:: Text excerpt ::

Politzek.me — is an advocacy platform designed to assist political prisoners in Belarus, featuring an up-to-date database of political prisoners in the country. It was established in November 2020 following the protests triggered by public rejection of the presidential election results by the campaign team of presidential candidate Viktar Babaryka with informational support from the Human Rights Center Viasna. The organization is led by its co-founder Inna Kavalionak.

== Organization Description ==
The platform was created to make the issue of political prisoners more accessible and to destigmatize them through innovative approaches. The project started as a website containing a database of Belarusian political prisoners and their stories. Visitors to the site can find current information about political prisoners, write letters to them, send postcards, make donations, or send parcels to detention centers. Users can also anonymously indicate that they are assisting a particular political prisoner by adding them as a friend on the site. Friendship involves performing specific supportive actions for the chosen political prisoner without direct contact. The number of friends each political prisoner has is displayed on Politzek.Me.

Politzek.Me believes that letters can be a source of encouragement and support for political prisoners, and donations to their families can alleviate financial difficulties faced after their relatives' detention, providing necessary resources to support the imprisoned.

The overall idea of the site is to enable people to act and support those fighting for democracy and human rights in Belarus, as well as to raise international awareness of the situation.

:: Given information ::
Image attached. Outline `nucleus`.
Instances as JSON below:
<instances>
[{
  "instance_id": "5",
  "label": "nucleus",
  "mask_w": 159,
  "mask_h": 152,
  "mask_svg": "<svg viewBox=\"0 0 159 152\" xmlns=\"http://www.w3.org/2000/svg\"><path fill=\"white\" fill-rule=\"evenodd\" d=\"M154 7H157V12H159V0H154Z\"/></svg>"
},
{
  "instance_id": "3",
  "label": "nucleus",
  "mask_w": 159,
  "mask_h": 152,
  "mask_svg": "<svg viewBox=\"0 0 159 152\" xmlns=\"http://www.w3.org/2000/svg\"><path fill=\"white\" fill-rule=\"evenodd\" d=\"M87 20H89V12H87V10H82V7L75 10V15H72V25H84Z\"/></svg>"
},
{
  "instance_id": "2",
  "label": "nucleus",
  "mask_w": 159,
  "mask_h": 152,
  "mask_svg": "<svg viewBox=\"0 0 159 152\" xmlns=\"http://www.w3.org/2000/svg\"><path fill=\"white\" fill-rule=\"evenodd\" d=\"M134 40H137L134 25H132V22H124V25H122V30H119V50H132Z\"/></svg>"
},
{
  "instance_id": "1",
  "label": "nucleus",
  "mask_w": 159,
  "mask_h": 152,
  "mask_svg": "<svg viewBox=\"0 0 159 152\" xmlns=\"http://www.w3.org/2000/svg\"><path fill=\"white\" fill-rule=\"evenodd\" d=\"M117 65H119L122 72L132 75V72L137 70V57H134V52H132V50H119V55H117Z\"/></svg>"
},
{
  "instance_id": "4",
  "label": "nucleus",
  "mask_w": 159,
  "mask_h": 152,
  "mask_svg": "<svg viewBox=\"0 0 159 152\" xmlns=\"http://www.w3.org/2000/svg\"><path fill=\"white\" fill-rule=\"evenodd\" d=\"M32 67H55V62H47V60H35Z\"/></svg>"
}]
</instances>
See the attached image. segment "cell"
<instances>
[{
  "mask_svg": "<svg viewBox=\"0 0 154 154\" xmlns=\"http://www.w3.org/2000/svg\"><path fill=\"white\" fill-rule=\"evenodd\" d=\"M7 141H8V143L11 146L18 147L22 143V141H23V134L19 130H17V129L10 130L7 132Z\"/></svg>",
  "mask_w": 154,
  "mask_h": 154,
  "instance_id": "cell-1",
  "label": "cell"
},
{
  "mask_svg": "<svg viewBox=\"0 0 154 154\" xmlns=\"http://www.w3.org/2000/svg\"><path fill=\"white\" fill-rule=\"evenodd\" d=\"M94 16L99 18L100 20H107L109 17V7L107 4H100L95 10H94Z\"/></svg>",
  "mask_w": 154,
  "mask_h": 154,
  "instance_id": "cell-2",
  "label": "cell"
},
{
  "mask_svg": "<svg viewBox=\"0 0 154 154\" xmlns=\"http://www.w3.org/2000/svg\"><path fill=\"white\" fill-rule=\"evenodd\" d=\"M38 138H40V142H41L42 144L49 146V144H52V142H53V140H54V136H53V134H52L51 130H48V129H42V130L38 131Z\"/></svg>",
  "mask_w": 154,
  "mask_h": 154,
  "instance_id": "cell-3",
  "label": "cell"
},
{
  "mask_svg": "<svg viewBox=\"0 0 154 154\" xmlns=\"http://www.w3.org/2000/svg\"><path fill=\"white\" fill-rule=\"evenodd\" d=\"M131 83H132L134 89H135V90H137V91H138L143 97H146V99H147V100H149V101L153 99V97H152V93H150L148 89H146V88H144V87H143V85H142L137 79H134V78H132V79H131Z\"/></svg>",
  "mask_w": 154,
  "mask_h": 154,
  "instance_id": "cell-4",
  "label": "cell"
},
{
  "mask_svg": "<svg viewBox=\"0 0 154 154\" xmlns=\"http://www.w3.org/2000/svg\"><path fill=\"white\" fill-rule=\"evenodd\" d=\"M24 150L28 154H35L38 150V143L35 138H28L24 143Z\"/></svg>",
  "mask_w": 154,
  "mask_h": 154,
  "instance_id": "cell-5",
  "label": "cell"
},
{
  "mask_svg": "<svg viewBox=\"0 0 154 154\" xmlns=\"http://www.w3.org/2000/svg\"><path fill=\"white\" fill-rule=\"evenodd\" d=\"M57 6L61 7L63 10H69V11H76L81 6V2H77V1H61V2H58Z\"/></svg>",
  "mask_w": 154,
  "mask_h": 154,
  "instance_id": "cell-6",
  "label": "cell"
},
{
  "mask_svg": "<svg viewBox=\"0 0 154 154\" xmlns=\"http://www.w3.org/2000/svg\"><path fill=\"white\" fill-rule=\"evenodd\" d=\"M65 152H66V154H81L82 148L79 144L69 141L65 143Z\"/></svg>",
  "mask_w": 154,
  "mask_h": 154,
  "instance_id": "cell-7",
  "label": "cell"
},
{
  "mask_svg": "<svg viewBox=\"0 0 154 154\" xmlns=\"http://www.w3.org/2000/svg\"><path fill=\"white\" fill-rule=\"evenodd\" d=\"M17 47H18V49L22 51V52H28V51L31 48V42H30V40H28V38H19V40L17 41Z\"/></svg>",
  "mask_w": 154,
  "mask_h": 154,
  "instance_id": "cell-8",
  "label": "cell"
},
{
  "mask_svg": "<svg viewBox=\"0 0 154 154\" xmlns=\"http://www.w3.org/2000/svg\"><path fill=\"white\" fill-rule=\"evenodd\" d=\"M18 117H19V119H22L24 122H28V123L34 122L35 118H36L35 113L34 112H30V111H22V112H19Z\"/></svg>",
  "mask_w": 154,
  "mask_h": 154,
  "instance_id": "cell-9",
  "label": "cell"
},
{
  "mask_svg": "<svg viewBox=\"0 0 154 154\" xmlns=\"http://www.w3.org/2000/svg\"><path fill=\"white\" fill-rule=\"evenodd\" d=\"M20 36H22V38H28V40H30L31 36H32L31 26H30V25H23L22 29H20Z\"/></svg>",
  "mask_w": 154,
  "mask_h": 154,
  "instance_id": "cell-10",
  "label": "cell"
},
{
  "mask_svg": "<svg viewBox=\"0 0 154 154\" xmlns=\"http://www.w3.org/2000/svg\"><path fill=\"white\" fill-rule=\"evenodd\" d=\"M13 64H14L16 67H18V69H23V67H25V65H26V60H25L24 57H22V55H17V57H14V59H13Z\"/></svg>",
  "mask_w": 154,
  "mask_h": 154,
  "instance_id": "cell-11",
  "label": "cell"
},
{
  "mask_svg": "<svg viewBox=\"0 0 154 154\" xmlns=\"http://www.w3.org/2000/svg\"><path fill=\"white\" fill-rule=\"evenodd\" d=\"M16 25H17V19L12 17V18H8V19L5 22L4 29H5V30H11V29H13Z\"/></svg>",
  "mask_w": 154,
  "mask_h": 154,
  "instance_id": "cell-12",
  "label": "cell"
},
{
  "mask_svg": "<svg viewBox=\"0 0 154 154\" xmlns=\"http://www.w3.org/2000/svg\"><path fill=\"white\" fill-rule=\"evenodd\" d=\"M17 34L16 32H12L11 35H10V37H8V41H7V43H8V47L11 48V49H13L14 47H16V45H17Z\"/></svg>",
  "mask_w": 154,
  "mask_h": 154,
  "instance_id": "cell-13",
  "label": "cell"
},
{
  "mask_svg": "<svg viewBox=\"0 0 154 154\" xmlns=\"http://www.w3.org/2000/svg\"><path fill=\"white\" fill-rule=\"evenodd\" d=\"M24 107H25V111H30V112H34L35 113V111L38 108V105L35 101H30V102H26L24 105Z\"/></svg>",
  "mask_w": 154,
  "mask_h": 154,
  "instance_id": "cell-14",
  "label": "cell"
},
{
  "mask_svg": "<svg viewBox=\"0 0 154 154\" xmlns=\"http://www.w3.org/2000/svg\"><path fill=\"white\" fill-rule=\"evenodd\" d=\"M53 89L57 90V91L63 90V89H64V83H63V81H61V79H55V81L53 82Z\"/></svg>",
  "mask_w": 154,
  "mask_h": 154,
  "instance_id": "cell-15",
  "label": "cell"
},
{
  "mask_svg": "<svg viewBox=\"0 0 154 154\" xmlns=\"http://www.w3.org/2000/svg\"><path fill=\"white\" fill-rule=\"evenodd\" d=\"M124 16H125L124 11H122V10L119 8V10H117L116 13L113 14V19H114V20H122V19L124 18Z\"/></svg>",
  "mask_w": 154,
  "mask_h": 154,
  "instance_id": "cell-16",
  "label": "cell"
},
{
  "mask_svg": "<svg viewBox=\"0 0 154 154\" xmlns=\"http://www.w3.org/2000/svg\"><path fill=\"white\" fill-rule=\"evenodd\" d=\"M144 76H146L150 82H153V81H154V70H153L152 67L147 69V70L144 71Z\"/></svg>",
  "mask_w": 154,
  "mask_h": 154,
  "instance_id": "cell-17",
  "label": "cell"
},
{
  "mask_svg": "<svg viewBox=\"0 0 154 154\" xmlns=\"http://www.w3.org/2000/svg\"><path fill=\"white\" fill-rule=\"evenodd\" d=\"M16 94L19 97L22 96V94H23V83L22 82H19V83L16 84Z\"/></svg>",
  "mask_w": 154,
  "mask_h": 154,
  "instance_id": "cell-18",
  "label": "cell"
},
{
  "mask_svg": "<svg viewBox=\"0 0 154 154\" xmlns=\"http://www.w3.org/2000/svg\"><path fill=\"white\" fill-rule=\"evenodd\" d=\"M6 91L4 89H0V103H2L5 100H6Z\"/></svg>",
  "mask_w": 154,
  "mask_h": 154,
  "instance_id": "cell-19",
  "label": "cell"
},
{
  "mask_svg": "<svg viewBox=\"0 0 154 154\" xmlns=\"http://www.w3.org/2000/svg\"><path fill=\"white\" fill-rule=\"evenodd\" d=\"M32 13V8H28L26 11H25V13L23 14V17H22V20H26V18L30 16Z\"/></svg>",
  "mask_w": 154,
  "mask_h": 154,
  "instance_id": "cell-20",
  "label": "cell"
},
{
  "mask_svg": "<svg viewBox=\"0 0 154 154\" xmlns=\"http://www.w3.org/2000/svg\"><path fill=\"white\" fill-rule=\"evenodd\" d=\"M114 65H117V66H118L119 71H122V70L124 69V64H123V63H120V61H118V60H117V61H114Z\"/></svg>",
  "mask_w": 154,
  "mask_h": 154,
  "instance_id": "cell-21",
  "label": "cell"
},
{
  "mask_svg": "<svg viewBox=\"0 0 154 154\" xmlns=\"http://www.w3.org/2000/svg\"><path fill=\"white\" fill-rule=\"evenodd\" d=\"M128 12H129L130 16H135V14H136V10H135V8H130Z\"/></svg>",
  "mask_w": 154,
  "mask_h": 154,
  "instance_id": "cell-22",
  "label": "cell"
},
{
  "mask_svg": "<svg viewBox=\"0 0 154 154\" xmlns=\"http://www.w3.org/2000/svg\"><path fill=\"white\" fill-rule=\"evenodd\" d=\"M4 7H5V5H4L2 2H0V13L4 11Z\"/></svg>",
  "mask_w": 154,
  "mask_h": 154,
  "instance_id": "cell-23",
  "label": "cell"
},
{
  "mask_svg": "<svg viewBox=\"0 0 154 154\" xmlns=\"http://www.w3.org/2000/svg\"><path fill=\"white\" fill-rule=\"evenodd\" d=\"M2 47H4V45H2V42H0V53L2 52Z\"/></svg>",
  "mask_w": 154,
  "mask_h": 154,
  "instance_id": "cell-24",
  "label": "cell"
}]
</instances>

:: What you need to do ::
In the Politzek.me text, change "encouragement" to "hope" and give everything from "Politzek.Me believes that" down to "of the situation." with that one change. The items above come from a separate source.

:: Answer for the task ::
Politzek.Me believes that letters can be a source of hope and support for political prisoners, and donations to their families can alleviate financial difficulties faced after their relatives' detention, providing necessary resources to support the imprisoned.

The overall idea of the site is to enable people to act and support those fighting for democracy and human rights in Belarus, as well as to raise international awareness of the situation.